-- Supplied text start --

Before his epic fall, Sam Bankman-Fried was hailed as a crypto genius. Some clients saw smoke and mirrors.
Until a few days ago, Sam Bankman-Fried was the king of crypto.
A 30-year-old MIT graduate with a net worth of $16 billion, according to Forbes, Bankman-Fried ran a top crypto exchange called FTX, counted NFL legend Tom Brady and NBA superstar Stephen Curry as company ambassadors, emblazoned FTX’s name on the Miami Heat arena and donated millions of dollars to lawmakers, mostly Democrats. He regularly wowed much of the financial press. “The Next Warren Buffett?” Fortune Magazine asked on a recent cover.
Now, his Bahamas-based empire is scorched, investors are shellshocked and the entire crypto ecosystem is on edge. FTX and an array of related entities filed for bankruptcy protection on Friday morning, Bankman-Fried resigned and a new CEO has been installed to oversee a process to “maximize recoveries for stakeholders.”
The meltdown began last weekend and accelerated Tuesday when FTX International halted customers’ redemptions. A major investor threatened to sell because the company’s financial soundness had come under scrutiny and the ensuing market mayhem took the price of bitcoin to a fresh low this week.
“I’m sorry I didn’t do better,” Bankman-Fried said Tuesday in a message to investors reviewed by NBC News.
On Thursday, he posted on Twitter that he was fighting to “bring liquidity to users.” Bloomberg News reported that FTX and Bankman-Fried would need $8 billion to make up the shortfall, and that the Securities and Exchange Commission and Justice Department are investigating whether the firm handled customer funds properly (both declined to comment to NBC News).
A banner posted to the FTX U.S. website on Thursday said trading may be halted in a few days and advised users to close down positions. Friday morning brought news of the bankruptcy filing.

-- Supplied text end --

### To be done
In the article on the FTX collapse, how much money did Bloomberg News report FTX and Bankman-Fried would need to make up the shortfall?

-- Extracted records start --

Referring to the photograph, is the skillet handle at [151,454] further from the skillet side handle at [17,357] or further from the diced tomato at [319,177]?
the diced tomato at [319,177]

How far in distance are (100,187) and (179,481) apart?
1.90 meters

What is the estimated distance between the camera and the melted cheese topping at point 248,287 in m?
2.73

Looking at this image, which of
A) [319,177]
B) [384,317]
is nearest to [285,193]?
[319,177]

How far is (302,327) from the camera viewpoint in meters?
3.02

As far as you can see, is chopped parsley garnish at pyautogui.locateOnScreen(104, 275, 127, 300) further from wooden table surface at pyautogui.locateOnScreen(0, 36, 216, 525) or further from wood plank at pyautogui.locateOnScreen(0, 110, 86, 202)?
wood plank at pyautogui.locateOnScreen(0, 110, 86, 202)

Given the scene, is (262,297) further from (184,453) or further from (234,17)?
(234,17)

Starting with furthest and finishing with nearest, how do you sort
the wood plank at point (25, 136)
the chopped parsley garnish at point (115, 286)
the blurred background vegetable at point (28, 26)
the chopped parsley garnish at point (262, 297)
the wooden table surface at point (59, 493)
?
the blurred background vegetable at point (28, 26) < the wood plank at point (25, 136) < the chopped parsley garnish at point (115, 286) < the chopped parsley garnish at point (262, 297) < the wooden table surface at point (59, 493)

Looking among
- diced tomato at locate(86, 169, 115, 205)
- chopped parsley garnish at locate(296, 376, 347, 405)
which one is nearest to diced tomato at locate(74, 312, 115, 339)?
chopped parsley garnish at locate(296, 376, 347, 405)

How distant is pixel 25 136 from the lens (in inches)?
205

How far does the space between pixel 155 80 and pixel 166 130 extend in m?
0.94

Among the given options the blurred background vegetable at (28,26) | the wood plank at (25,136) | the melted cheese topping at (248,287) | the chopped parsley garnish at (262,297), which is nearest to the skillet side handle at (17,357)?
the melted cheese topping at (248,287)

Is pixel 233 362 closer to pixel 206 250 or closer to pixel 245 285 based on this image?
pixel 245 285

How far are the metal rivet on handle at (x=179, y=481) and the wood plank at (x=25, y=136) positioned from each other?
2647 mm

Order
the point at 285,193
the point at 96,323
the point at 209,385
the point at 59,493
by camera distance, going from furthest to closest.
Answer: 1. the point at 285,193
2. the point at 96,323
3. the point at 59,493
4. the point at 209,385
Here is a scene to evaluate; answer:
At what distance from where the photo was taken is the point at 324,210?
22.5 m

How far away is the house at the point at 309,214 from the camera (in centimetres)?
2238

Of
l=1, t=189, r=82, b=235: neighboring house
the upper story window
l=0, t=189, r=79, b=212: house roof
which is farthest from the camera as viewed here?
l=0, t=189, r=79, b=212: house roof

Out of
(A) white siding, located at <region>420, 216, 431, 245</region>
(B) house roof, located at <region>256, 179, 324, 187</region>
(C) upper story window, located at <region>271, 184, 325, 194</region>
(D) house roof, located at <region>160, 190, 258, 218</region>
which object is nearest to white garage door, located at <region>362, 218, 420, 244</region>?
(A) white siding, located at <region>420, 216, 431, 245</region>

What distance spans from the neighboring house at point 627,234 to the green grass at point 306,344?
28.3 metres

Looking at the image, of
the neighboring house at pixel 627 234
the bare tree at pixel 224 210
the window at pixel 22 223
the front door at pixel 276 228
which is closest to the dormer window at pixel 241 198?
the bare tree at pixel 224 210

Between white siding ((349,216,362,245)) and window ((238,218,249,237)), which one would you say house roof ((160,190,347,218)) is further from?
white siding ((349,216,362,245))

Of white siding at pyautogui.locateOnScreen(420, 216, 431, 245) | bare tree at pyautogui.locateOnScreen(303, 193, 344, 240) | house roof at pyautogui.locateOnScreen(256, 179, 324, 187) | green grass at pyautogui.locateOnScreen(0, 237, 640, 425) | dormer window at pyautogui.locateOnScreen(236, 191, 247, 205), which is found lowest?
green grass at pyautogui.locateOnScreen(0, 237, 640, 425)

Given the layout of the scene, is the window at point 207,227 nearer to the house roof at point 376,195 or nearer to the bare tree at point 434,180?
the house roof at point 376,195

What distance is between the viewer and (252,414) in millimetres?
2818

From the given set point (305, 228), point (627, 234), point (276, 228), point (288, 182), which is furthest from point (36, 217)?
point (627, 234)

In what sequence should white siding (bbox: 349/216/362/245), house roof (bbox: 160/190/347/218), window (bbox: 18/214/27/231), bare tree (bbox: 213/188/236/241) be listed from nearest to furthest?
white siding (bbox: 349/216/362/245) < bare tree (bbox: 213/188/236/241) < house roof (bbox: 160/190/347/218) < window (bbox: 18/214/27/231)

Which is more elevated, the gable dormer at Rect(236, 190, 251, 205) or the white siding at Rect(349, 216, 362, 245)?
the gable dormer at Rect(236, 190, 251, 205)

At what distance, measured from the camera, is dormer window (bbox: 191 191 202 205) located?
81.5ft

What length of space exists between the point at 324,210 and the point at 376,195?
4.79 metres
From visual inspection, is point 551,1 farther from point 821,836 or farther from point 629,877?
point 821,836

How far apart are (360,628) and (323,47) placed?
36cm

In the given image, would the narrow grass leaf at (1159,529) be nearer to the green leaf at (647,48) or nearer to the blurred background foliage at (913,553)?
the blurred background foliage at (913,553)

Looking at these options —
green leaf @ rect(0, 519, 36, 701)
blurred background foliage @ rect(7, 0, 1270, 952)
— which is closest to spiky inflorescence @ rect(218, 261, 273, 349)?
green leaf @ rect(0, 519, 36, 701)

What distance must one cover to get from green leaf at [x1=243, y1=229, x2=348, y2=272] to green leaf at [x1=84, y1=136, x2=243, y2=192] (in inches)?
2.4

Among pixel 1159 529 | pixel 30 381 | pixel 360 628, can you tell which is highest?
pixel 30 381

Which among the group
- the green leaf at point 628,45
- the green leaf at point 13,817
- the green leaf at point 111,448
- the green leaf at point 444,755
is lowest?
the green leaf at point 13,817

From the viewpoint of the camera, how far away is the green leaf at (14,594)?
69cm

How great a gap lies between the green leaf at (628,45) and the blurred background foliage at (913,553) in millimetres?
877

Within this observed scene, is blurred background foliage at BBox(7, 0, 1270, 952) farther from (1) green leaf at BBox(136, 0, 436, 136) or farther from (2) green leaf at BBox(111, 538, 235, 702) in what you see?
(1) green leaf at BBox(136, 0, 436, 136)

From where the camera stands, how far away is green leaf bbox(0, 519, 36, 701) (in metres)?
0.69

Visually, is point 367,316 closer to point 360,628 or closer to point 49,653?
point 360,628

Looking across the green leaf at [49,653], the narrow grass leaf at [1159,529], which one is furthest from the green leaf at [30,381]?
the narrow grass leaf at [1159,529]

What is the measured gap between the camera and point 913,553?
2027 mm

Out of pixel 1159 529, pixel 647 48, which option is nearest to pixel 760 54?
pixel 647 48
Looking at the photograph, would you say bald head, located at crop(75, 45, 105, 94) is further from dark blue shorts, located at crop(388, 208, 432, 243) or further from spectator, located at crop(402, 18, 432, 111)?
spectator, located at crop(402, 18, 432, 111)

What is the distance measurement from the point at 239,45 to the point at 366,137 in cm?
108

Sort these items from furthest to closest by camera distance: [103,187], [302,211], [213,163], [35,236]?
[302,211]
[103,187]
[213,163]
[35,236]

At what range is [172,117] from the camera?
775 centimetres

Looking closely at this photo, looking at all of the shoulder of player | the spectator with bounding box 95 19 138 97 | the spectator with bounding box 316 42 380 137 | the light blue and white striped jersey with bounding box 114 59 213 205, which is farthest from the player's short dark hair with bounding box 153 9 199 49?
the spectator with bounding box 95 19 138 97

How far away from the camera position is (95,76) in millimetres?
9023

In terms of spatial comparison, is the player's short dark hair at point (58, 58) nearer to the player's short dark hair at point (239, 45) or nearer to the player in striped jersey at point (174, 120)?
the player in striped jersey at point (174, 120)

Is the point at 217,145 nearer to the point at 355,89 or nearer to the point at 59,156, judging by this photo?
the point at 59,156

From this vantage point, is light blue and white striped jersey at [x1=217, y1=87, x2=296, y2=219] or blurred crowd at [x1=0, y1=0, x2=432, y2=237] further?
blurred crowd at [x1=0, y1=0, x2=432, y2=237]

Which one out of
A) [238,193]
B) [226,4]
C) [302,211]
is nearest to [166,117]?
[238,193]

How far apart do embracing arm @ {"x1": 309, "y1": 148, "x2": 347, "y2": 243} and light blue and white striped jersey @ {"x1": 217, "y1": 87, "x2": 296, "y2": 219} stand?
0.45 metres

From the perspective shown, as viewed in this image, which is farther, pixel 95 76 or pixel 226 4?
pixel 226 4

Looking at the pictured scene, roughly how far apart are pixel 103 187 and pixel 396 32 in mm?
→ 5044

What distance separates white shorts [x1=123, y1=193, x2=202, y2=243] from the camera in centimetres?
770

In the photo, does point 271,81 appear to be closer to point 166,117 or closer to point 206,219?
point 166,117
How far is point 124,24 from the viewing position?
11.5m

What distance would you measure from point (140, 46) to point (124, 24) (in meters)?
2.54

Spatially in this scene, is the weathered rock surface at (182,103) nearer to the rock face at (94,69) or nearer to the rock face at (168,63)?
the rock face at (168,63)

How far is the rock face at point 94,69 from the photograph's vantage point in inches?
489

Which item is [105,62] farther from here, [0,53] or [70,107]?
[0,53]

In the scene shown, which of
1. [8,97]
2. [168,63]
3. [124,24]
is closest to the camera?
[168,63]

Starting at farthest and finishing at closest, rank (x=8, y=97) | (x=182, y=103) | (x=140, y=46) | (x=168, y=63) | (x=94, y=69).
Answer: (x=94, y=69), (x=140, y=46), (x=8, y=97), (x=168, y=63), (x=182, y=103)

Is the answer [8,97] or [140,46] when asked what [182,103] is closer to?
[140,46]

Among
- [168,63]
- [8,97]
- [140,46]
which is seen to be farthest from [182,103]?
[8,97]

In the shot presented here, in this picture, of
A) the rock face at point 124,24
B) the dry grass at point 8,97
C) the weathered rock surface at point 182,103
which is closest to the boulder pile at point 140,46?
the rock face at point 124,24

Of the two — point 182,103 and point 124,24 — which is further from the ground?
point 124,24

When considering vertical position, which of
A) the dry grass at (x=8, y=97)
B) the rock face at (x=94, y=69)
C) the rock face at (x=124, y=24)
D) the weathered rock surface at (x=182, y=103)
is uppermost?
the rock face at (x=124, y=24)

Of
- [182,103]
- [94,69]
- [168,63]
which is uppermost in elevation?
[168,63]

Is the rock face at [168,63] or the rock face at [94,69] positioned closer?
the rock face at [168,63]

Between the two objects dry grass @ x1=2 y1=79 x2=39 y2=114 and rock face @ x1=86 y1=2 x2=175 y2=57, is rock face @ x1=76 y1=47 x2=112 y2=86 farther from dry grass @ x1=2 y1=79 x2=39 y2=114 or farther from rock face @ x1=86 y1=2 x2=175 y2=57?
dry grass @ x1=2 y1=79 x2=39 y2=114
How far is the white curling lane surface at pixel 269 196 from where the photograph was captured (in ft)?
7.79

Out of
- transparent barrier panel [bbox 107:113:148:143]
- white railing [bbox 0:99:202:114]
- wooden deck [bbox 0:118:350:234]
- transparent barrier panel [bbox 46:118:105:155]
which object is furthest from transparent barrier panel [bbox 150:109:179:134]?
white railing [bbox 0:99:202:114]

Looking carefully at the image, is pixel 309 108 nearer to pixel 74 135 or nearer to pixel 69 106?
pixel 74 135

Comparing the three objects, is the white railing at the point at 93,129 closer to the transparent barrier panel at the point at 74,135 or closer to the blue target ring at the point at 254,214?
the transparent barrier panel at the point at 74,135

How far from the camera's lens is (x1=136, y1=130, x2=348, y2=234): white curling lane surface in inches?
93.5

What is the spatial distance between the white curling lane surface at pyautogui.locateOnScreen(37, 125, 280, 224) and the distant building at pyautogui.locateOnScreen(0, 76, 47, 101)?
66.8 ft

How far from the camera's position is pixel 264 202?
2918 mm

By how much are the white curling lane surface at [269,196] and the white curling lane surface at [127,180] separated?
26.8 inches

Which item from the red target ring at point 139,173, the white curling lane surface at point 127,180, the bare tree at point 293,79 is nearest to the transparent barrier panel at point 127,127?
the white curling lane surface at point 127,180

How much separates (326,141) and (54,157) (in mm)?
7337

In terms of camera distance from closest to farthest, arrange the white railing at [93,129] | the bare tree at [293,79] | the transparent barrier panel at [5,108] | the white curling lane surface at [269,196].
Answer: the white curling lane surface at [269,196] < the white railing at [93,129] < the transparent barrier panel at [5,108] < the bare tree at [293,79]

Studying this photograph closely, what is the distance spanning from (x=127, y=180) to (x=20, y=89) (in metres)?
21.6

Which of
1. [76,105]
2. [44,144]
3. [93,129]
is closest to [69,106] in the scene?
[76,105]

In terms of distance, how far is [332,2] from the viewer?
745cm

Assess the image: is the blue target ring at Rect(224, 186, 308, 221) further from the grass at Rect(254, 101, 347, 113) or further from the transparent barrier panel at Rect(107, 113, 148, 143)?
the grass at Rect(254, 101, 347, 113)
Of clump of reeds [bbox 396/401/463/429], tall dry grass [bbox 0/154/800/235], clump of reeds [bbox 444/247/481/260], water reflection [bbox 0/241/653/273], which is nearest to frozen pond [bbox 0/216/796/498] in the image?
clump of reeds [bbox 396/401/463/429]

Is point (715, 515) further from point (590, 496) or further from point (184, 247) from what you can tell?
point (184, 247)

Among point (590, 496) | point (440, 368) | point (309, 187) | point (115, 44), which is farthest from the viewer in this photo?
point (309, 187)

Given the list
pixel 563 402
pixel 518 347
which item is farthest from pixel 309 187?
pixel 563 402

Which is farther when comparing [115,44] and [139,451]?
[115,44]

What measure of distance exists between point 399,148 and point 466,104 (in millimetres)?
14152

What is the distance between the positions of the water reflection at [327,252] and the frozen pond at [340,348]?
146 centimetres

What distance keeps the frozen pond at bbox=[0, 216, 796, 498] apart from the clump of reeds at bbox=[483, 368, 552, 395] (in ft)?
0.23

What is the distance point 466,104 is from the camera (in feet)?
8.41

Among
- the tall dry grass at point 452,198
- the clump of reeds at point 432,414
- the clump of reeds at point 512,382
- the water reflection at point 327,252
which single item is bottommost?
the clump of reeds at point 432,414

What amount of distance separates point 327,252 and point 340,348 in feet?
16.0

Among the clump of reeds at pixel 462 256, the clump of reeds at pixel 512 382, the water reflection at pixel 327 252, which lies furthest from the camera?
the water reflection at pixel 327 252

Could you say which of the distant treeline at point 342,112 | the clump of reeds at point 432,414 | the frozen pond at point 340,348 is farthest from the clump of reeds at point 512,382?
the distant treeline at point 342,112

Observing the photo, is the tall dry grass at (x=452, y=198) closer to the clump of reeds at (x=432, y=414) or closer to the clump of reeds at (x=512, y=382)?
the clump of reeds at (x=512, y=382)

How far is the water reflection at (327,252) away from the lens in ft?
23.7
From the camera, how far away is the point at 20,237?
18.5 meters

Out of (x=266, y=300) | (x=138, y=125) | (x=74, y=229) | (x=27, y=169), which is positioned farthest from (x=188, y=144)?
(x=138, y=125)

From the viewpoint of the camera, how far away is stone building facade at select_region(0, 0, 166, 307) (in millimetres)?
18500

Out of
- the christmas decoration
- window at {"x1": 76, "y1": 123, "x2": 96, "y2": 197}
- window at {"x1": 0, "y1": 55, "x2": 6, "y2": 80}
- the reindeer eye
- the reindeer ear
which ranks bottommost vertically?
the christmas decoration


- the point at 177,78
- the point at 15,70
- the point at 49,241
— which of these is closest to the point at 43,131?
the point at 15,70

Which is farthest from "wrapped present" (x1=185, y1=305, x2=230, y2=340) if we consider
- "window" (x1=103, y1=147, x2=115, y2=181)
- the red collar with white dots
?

-- Extracted records end --

### Written reply
$8 billion.